Small Multiples: Just a Matter of Long Division


    

Small Multiples: Just a Matter of Long Division


The Tableau community has released a ton of great material regarding small multiples.  I’d like to add my two cents to this knowledge base, but direct it to those folks that might be relatively new to Tableau or have never created small multiples.  As part of this, I will go in depth with how the calculations themselves actually work so you fully understand them and can recreate them on your own.  I will also throw in a very handy trick that I use when creating my own small multiples.  

WHAT ARE SMALL MULTIPLES?

First, what are small multiples?  Small multiples (otherwise known as a panel chart) are just multiple charts displaying the same data but for different dimensions.  As an example, Andy Kriebeldoes an incredible job of using small multiples with his NHL Attendance visualization.  You’ll see that his line charts each measure attendance, but each one is specific to a different team.


Another example is my Ryder Cup #SportsVizSunday viz that looks at US wins versus Europe wins (yeah, I know…pie charts, but it was a fun way to visualize the data).  Each “golf ball chart” measures US wins versus Europe wins, but each one represents a different year.



Small multiples are a great way to show a lot of information in one view while providing context.  Basically, you can quickly provide comparisons between different dimensions of your data.

WHAT DO I NEED TO KNOW BEFORE CREATING SMALL MULTIPLES?

In order to understand how to create small multiples, lets first talk about X and Y coordinates.  Ken Flerlage does an excellent job explaining X and Y coordinates in his Beyond Show Me blog.  The blog describes how pretty much anything can be drawn in Tableau by using points on a Cartesian plane ( x / y plane).  Take a look at his example using The Periodic Table.  In that example, he basically plots out the points for each element using a Cartesian plane.

Small multiples will be constructed in a very similar way.  We are essentially going to choose the specific locations of our charts (or panels) by plotting them.  (As a side note, you could create small multiples by creating a bunch of charts and laying them next to each other on a dashboard.  However, this can be quite time consuming and is not very flexible.  This method will describe how to build them in a single sheet).  

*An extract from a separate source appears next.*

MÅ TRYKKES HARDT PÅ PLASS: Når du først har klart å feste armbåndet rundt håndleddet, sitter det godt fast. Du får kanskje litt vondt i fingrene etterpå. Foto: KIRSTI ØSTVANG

Let’s stick with the sports theme for an example.  Assume you were looking at concession sales for the <insert your favorite NFL team> (as long as it’s not the Pittsburgh Steelers) for the past nine years (2010 – 2018).  You want to show the changes over time and decide to use small multiples, which means you’ll show nine charts, one for each year. In this case, you might decide to plot the small multiples with three in each row and three in each column (3 x 3).  To do so, you would plot points that look something like the following where point #1 would represent the 2010 chart, point #2 would represent 2011, and so on:
If your data set was in Excel, then you could simply add columns for your X and Y coordinates and fill out each row manually.  However, this is rarely something we are able to do in the real world and it is not flexible in any way.  So, it is best that this work be done within Tableau.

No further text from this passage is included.